Jacobian computation with a single call to grad

smanschi · May 27, 2020, 7:12pm

Hi there, I played around with the computation of a Jacobian. My goal was to find the fastest possible implementation. Therefore, my idea was to feed all output / input combinations into the grad function all at once instead of iterating over it with a for loop. The corresponding method is called jacobian in the code below. Additionally, I added a function called jacobian2 which is using a for loop to compute one row of the jacobian per iteration.

I am aware of the jacobian function which is available since v1.5, but originally I implemented the jacobian function with libtorch in C++ (where the function is not available yet). Then, I realized that the behavior of my function is strange and I reimplemented it with PyTorch to check if the results are the same. This is my code:

import torch
from torch.autograd import grad

def jacobian(input, output):
    input_dim = input.size(-1)
    output_dim = output.size(-1)
    batch_size = output.size(0)
    grad_output = torch.ones([1])
    
    outs = []
    inputs = []
    grad_outputs = []
    for i in range(output_dim):
        outs.append(output[i:i+1])
        inputs.append(input)
        grad_outputs.append(grad_output)

    gradient = grad(outs, inputs, grad_outputs=grad_outputs,
                    retain_graph=True, create_graph=True, allow_unused=False)

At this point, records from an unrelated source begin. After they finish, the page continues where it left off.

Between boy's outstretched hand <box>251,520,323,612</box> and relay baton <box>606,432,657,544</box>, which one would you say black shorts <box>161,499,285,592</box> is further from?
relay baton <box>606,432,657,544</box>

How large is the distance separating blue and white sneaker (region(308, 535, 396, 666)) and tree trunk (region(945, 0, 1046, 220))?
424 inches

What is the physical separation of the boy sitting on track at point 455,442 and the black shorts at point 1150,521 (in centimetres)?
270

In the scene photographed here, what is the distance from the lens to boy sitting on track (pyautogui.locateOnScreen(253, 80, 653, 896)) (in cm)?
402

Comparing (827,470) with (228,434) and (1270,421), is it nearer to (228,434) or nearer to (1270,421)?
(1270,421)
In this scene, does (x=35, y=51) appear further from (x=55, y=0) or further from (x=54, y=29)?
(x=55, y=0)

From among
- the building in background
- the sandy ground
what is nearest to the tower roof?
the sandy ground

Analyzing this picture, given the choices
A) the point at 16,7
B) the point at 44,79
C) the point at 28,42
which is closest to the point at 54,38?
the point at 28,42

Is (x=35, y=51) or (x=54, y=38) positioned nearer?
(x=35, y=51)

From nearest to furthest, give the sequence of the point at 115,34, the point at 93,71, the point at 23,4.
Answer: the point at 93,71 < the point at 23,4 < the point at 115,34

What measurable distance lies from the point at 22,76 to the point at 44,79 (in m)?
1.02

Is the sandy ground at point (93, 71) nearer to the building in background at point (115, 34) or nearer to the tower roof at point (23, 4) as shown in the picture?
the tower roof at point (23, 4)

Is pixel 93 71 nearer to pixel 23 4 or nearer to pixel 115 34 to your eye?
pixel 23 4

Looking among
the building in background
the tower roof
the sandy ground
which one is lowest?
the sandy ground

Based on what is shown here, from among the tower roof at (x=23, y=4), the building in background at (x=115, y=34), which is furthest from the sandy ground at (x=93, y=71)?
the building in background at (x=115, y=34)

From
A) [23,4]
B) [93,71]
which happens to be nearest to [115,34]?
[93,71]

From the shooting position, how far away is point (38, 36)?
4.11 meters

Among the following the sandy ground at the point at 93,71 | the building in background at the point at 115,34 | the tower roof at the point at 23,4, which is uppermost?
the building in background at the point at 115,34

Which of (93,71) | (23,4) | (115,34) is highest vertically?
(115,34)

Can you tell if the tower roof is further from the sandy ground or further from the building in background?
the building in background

    J = torch.stack(gradient, dim=-2)
    return J

def jacobian2(input, output):
    input_dim = input.size(-1)
    output_dim = output.size(-1)
    batch_size = output.size(0)
    grad_output = torch.ones([1])
    
    outs = []
    inputs = []
    grad_outputs = []
    for i in range(output_dim):
        outs.append(output[i:i+1])
        inputs.append(input)
        grad_outputs.append(grad_output)
        
    J = torch.zeros(output_dim, input_dim)
    for i in range(output_dim):
        gradient = grad([outs[i]], [inputs[i]], grad_outputs=[grad_outputs[i]],
                    retain_graph=True, create_graph=True, allow_unused=False)
        J[i, :] = gradient[0]
    return J

q = torch.tensor([1.0, 2.0]).requires_grad_(True)
print(f"q: {q}")
x = torch.cat([2*q, 4*q*q], -1)
print(f"x: {x}")

J1 = jacobian(q, x)
print(f"J1: {J1}")
J2 = jacobian2(q, x)
print(f"J2: {J2}")

The output is:

q: tensor([1., 2.], requires_grad=True)
x: tensor([ 2.,  4.,  4., 16.], grad_fn=<CatBackward>)
J1: tensor([[10., 18.],
        [10., 18.],
        [10., 18.],
        [10., 18.]], grad_fn=<StackBackward>)
J2: tensor([[ 2.,  0.],
        [ 0.,  2.],
        [ 8.,  0.],
        [ 0., 16.]], grad_fn=<CopySlices>)

As you can see, jacobian2 gives the desired result, while jacobian seems to be summing up the rows. Why is that so? Originally I though my mistake is the grad_output variable, but if I use None (since each slice is a “scalar” function), the output is the same.

albanD · May 27, 2020, 8:43pm

Hi,

I would say this is caused by the “No free lunch theorem”
This is a rather fundamental limitation of AD I’m afraid.

The issue you have here is thatall your outs and inputs are dependent. And so all the gradient “flowing” for one will flow the same way as the ones flowing for another. And so you get the sum.
Since all you inputs are actually the same Tensor, they all get the sum and you get the same result for each of them.

The solution here would be to use different input Tensors for each forward so that they are independent. But then you will do many times the same forward just to be able to do the same thing as the for-loop but in a single backward call.

smanschi · May 28, 2020, 8:05am

Thank you very much. Totally makes sense